First, while there is significant community energy (appropriately) spent looking beyond Hanford, we still are heavily involved in cleanup activities at the site, and we aim to maintain our 21-year reputation for leadership, integrity and excellence until the end of operations. Prime contractors at Hanford rely on Dade Moeller to provide radiation protection and worker safety and health support on their most complex projects. Additionally, we are a member of the Tri-Cities Local Business Association and have been encouraging state and federal elected officials to support the Energy Community Alliance recommendations on DOE acquisition reform.
Our second goal for 2016 supports the post-Hanford vision. We have enjoyed much success during the past few years from diversification, and have been able to create additional local jobs by serving clients outside the Mid-Columbia region (see chart). We have set bold targets in three areas to continue to increase our client base and our work portfolio this year. One of these areas is the health care industry. Our Dade Moeller Health Group division provides services that are in high demand — medical dosimetry for radiation oncology, X-ray machine commissioning and training. With the health care industry booming here in the Tri-Cities, as well as nationally, we aim to double our Dade Moeller Health Group projects and strategic partnerships in 2016. A second area of diversification is management of naturally occurring radioactive materials (NORM) present in oil, gas and other related industries.
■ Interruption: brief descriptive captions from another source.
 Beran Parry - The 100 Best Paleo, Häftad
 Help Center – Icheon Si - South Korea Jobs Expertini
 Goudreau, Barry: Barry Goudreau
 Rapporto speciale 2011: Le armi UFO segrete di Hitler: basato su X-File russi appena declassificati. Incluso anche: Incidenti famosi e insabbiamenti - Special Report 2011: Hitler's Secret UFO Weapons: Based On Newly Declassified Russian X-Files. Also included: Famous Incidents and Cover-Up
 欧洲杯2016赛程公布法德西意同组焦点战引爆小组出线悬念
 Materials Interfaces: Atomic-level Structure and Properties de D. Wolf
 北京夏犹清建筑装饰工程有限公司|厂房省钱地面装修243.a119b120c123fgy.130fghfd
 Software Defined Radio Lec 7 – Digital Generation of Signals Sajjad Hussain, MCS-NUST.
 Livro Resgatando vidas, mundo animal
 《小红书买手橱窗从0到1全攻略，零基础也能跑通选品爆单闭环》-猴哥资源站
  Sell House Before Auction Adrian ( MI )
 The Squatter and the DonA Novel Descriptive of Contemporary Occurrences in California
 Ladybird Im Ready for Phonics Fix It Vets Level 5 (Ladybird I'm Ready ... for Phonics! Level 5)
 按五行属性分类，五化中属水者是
We worked hard in 2015 to establish this growth area, and those efforts are starting to pay off in terms of contracts, partnerships and leadership positions.
In July, we will sponsor a NORM/TENORM Industry Day as part of the Health Physics Society meeting in Spokane; we also are developing Radiation Safety Officer training specifically for those in the oil and gas industry. Our third area of post-Hanford diversification is industrial hygiene and occupational safety in Washington, Idaho and Oregon. In 2015, we supported five new clients in the region, helping ensure workplace safety at manufacturing, agricultural and viticulture facilities. With the Hanford land transfer complete and with the growth of the “Tri-City Made” manufacturing industry, we look forward to becoming as well known among the local industrial firms as we are at Hanford.
Our third goal is to continue working at the grass-roots level to support future generations of our community and ensure that the Tri-Cities maintains its reputation as a great place to live. We serve on the Columbia Basin College Nuclear Technology Advisory Committee and are continuing to sponsor a CBC foundation scholarship this year. We also are partnered with WSU Tri-Cities to develop its new graduate certificate program in radiation protection, which is expected to be approved in the fall. In terms of community development, members of our staff leverage their business experience to benefit local organizations, serving on the leadership teams of the Regional Chamber of Commerce, United Way, Boys & Girls Clubs, Goodwill Industries, and American Red Cross. In 2016, we pledge to continue these important initiatives and encourage our partners to do the same.
There’s an African proverb that states, “If you want to go fast, go alone. If you want to go far, go together.” Dade Moeller agrees with this principle, and we are excited to be part of the coalescence to position our community for long-term, sustainable growth.